I am a party to some people who believe that Bishop Kukah should not be derided or paid in the same coin of incendiary; but some straying minds among us should be cautioned.

It is very important we flashback to Kukah’s Yakowa burial speech. As Muhammad Haruna wrote in one of his 2006 column: “The problem I, for one, had with the bishop’s homily then, as now, was that after praising the rump of the North’s secular and religious Muslim leadership  and also praising much of their followership  as being compassionate, he would still go ahead to blame Muslims exclusively for the violent religious crisis which has engulfed our country for a long while now,” which was an attempt at killing two birds with one stone: to comfort the leaders and then clampdown on all the faithful.

The homily Kukah delivered at the funeral of the former Kaduna state governor, Patrick Yakowa is still fresh in my mind. To Kukah, the problem of this nation begins and ends with Muslim north. Remove or wipe out the riff raff as he named them, one has an imaginary utopian state of his dream.

After praising a handful of Muslim personalities, for a reason best known to him, Kukah went ahead to say: “Those who have projected Islam as the basis for power have created the condition that now threatens the foundation of our society today…I want to assure you that there are millions of Yakowas outside the Muslim community and that the monopoly of power by one section or even one gender or generation denies our people a future,” as if the Muslim north had a hand in Governor Yakowa’s death.

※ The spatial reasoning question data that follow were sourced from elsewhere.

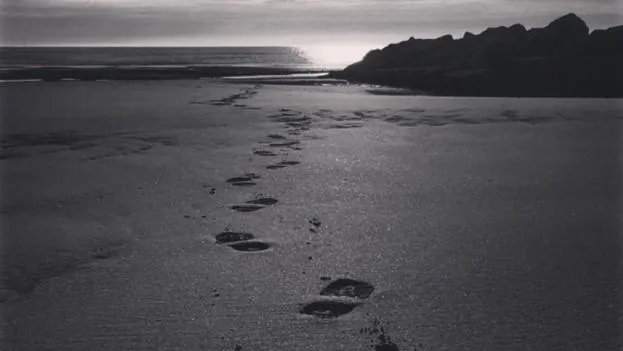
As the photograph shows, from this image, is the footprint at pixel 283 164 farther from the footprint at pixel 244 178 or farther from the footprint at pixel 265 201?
the footprint at pixel 265 201

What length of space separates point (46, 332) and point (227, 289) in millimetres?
1089

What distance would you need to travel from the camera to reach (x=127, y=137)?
1088 cm

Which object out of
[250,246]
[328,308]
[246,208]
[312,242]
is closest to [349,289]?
[328,308]

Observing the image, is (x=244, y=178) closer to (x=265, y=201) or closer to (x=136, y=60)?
(x=265, y=201)

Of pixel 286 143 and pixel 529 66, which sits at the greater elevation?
pixel 529 66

This is one example out of many. 

What those praising Kukah’s training offer have fail to understand is the difference between the likes of Rochas Foundation and Kukah’s evangelical mission. While Kukah stands as a symbol of a mortal enemy of Muslim north, who openly and carelessly makes connection between Islam, Muslim north and any form of thuggery or insurgency, despite the fact that investigations by even security agents have proven him wrong, the likes of Rochas Foundation never openly attacks Islam or the Muslim north and his target has never been exclusively Muslims – let alone raise some suspicion of his real intent.

As we declined Kukah’s offer to train 10 million almajiris out of suspicion of his real intention, we need to sincerely map out a plan that will, at least, reduce this menace to the minimal.

The menace of almajiri can arguably be said to be the mother of most of the socioeconomic problems facing the north and by implication the country. Those children we call almajiris are in a pretty dilemma: there are no traces of school, hospitals, roads or modern means of transportation in most of the villages they come from. They are stuck in a purgatory of some sort, neither here nor there.

In conclusion, government at different levels should enact a legislation that will ban almajiranci or compel the local malams to charge the parents huge fees towards taking proper care of these hapless children.